China Daily | Updated: 2024-04-09 07:13

A clerk counts cash at a bank in Nantong, Jiangsu province. [Photo/Sipa]

The State Council recently introduced a guideline document, saying the country will intensify efforts to coordinate the construction of a financing credit service platform to build a national integrated financing credit service platform network.

The guideline will help break cross-departmental, cross-regional and cross-level barriers that obstruct data sharing, solve the problem of small and medium-sized financial institutions and enhance the role of financial services in boosting the real economy.

China's SMEs have long faced financing difficulties as they lack collateral and basic credit information data.
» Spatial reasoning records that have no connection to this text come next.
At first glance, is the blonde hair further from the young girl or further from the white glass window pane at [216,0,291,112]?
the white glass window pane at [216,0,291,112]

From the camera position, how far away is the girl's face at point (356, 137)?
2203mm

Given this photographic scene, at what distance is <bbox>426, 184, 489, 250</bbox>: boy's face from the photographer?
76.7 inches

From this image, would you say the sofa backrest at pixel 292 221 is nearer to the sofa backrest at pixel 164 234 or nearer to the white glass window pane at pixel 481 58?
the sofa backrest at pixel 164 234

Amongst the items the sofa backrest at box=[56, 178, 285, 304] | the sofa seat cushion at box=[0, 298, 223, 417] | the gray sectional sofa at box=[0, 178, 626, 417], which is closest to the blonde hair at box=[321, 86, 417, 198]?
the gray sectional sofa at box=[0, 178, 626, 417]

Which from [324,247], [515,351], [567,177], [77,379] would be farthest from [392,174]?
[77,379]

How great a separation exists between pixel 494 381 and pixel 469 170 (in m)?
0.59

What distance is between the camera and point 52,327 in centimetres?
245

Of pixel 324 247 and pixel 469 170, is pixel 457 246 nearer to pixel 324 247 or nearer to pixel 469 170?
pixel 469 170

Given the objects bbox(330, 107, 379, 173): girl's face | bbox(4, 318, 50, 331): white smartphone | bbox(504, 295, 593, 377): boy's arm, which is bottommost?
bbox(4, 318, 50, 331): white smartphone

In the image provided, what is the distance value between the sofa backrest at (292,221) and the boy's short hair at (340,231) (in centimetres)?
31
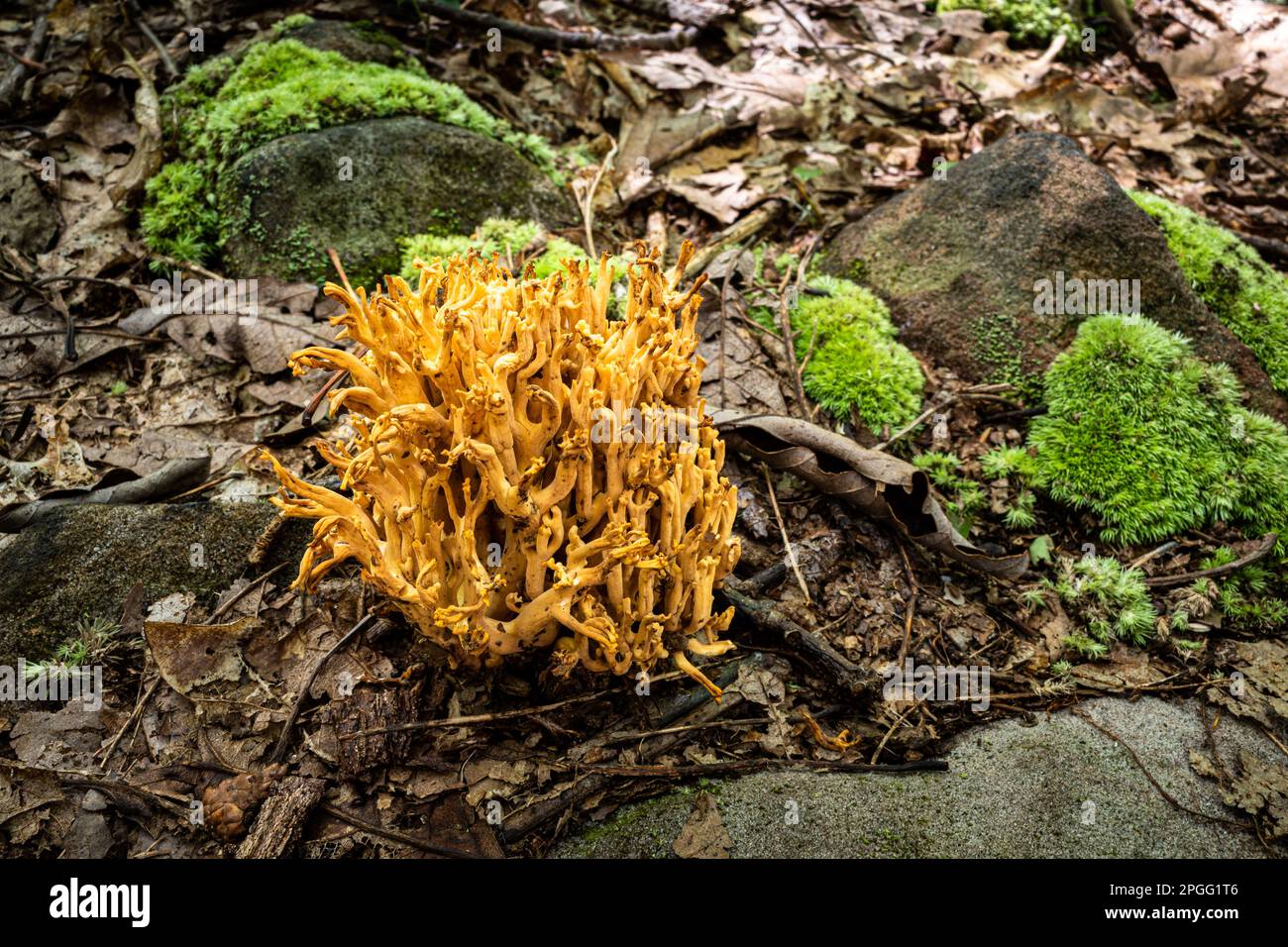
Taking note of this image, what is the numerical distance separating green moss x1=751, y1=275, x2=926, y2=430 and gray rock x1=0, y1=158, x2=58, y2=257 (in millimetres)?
4026

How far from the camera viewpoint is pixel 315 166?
450cm

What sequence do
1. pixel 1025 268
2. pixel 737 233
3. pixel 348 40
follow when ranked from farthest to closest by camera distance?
1. pixel 348 40
2. pixel 737 233
3. pixel 1025 268

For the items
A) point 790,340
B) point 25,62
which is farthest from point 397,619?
point 25,62

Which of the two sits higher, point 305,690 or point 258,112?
point 258,112

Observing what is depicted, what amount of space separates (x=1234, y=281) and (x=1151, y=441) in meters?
1.54

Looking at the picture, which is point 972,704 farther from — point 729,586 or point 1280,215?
point 1280,215

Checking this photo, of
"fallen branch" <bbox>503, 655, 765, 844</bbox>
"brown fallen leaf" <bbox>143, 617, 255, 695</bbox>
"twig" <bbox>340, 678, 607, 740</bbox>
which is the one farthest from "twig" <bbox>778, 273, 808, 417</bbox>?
"brown fallen leaf" <bbox>143, 617, 255, 695</bbox>

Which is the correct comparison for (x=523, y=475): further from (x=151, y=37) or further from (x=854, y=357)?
(x=151, y=37)

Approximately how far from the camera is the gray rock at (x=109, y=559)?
2863 millimetres

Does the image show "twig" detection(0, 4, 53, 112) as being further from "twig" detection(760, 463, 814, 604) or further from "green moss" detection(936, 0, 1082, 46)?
"green moss" detection(936, 0, 1082, 46)

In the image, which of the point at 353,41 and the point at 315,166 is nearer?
the point at 315,166

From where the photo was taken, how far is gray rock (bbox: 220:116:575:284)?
171 inches

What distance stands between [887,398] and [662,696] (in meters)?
1.98
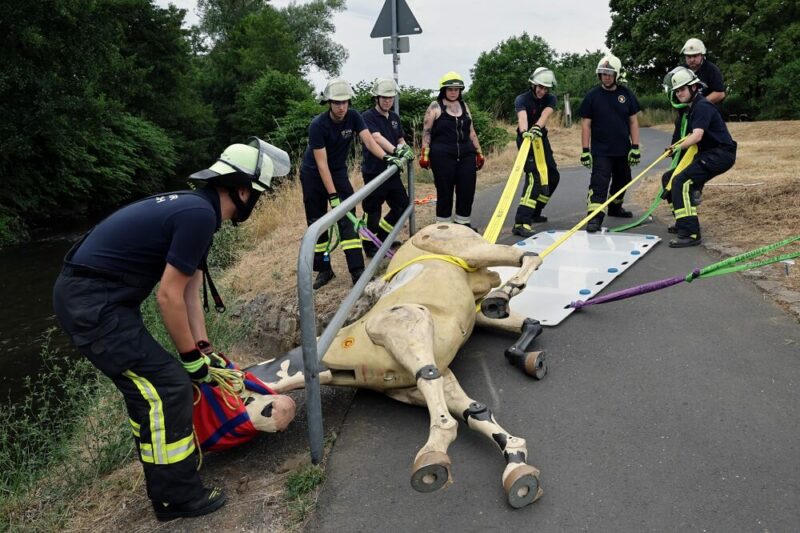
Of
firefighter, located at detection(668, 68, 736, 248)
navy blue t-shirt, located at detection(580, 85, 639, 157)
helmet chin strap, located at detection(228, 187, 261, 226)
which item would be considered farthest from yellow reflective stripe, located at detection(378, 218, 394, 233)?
helmet chin strap, located at detection(228, 187, 261, 226)

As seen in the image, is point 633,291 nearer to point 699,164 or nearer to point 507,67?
point 699,164

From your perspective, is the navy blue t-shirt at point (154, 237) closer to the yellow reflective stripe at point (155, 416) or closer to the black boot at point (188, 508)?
the yellow reflective stripe at point (155, 416)

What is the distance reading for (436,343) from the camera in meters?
3.36

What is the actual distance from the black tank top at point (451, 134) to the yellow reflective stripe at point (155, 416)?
4.52 meters

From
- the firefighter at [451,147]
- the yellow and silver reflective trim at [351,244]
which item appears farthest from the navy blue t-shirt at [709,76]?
the yellow and silver reflective trim at [351,244]

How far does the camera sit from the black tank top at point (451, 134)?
21.5 feet

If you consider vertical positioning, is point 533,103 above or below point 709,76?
below

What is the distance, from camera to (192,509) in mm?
2770

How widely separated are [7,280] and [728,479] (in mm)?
13341

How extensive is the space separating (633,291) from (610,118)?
3.43 m

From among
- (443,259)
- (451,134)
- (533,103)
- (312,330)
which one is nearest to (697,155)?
(533,103)

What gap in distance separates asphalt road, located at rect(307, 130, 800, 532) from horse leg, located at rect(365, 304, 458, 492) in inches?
9.2

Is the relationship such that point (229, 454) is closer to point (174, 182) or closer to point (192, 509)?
point (192, 509)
The key to alleviating their financing difficulties is to lubricate the flow of credit information and enhance their credit.
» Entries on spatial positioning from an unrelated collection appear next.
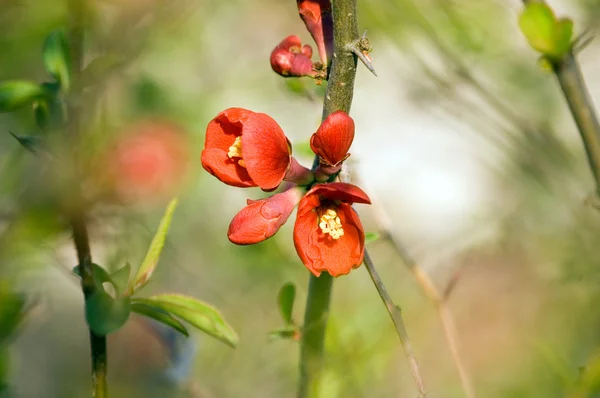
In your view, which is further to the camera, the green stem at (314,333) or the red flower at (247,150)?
the green stem at (314,333)

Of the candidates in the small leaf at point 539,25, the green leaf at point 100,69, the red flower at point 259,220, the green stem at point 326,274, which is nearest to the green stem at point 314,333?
the green stem at point 326,274

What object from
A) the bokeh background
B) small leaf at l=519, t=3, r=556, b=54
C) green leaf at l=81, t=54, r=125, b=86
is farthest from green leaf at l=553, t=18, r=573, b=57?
green leaf at l=81, t=54, r=125, b=86

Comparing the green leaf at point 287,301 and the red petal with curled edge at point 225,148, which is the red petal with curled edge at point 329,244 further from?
the green leaf at point 287,301

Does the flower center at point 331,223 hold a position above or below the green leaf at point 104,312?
above

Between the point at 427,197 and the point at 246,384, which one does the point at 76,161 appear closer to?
the point at 246,384

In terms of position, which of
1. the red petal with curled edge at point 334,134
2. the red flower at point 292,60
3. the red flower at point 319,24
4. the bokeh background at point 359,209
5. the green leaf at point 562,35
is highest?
the green leaf at point 562,35

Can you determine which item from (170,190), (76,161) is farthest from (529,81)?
(76,161)
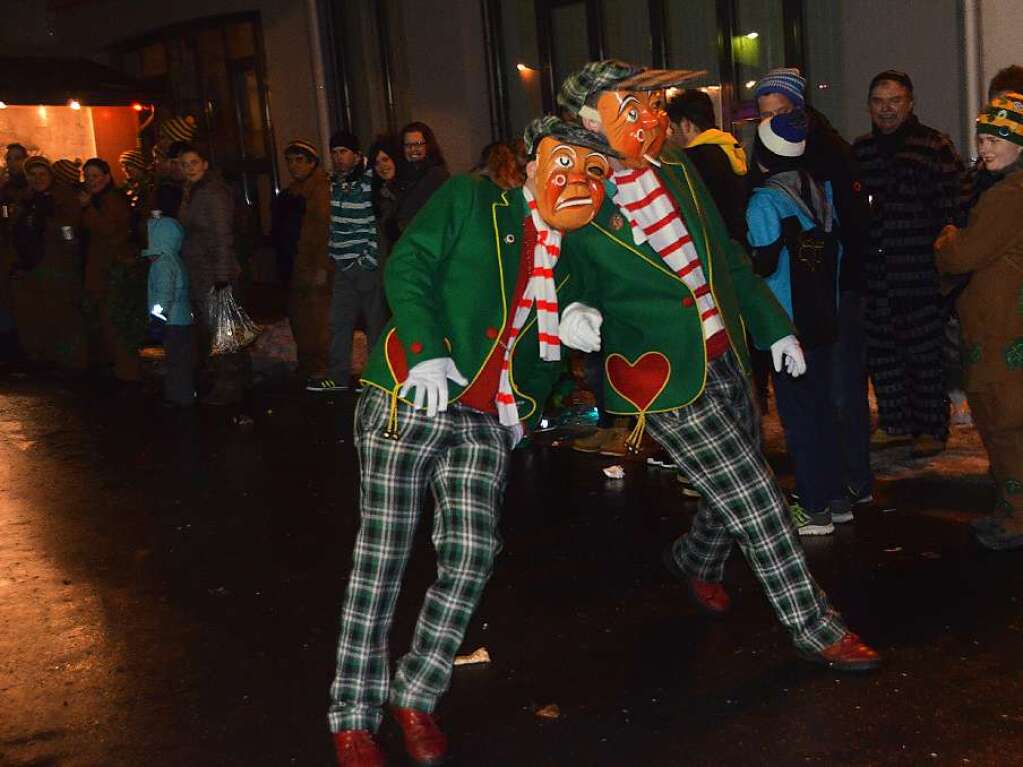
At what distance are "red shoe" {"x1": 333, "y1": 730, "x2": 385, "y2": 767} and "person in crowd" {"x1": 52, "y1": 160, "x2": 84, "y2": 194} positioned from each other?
10484mm

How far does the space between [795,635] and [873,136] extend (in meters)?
3.31

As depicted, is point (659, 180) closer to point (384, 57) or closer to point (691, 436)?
point (691, 436)

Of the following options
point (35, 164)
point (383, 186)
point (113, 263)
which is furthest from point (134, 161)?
point (383, 186)

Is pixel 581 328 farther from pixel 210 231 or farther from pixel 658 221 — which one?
pixel 210 231

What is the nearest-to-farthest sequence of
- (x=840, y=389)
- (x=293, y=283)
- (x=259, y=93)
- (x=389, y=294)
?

With the continuous advancement of the construction of a social credit system, China has formed a "one center, multiple sources" financing credit information sharing service system in recent years. Here, one center refers to the credit information center of the central bank, which provides financial credit information services, and multiple sources refers to the National Center for Public Credit Information, local credit information platforms and market-oriented credit agencies. This credit information sharing service system has played an important role in promoting financial services to serve the real economy, especially small businesses.
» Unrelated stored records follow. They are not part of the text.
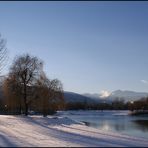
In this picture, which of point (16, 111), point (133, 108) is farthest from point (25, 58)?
point (133, 108)

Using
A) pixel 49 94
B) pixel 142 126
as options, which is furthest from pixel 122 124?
pixel 49 94

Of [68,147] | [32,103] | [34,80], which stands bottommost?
[68,147]

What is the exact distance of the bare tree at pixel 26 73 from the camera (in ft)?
170

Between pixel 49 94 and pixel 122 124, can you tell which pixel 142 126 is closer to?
pixel 122 124

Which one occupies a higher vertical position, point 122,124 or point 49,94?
point 49,94

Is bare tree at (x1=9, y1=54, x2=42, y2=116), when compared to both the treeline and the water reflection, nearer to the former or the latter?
the treeline

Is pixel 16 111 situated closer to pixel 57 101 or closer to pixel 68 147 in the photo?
pixel 57 101

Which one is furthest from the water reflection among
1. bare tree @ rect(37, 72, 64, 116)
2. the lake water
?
bare tree @ rect(37, 72, 64, 116)

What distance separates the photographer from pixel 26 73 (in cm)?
5219

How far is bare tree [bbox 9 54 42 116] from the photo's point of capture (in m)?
51.9

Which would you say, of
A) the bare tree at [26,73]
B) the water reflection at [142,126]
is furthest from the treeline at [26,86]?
the water reflection at [142,126]

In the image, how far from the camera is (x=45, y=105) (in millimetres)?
53656

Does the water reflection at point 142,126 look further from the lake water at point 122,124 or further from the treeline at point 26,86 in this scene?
the treeline at point 26,86

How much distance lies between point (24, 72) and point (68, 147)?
121 feet
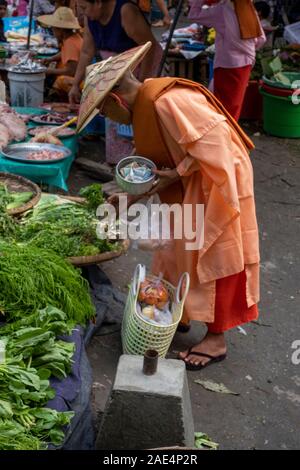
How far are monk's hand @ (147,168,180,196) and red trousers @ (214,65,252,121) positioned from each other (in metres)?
3.17

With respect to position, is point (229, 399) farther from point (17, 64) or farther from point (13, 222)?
point (17, 64)

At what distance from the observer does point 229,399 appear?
3.57m

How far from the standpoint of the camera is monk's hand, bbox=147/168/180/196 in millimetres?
3365

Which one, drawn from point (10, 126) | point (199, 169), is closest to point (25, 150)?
point (10, 126)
However, it should be noted that new "isolated information islands" have been formed across departments, regions, levels, platforms and institutions. For example, public data flow between government departments is not fully open, and some public information data such as water, electricity and gas are scattered across various departments, increasing the difficulty of data integration and sharing. The problem of repeated construction among different platforms also exists, with data sources scattered and sharing standards not uniform. At the same time, the "multi-docking" between financial institutions and various credit information platforms and data sources has caused high costs but low efficiency.

All this highlights the need of the country to further improve its top-down top-level design and overall planning, and break "isolated information islands" between various platforms. In this sense, the recent guideline marks a key move to solve this problem.

On the one hand, while making a big database, the country should strive to improve the quality and efficiency of credit information sharing, strengthen the collaborative governance of data quality, ensure the authenticity, accuracy and integrity of data, and improve the continuity and timeliness of data. On the other hand, while deepening the development and utilization of credit data, it should focus on strengthening information security and the protection of the rights and interests of information subjects. Security awareness should also be strengthened in all aspects of data sharing, use, transmission and storage, to prevent the risk of data leakage, which is an important prerequisite for the sustainable development of the national integrated financing credit service platform network.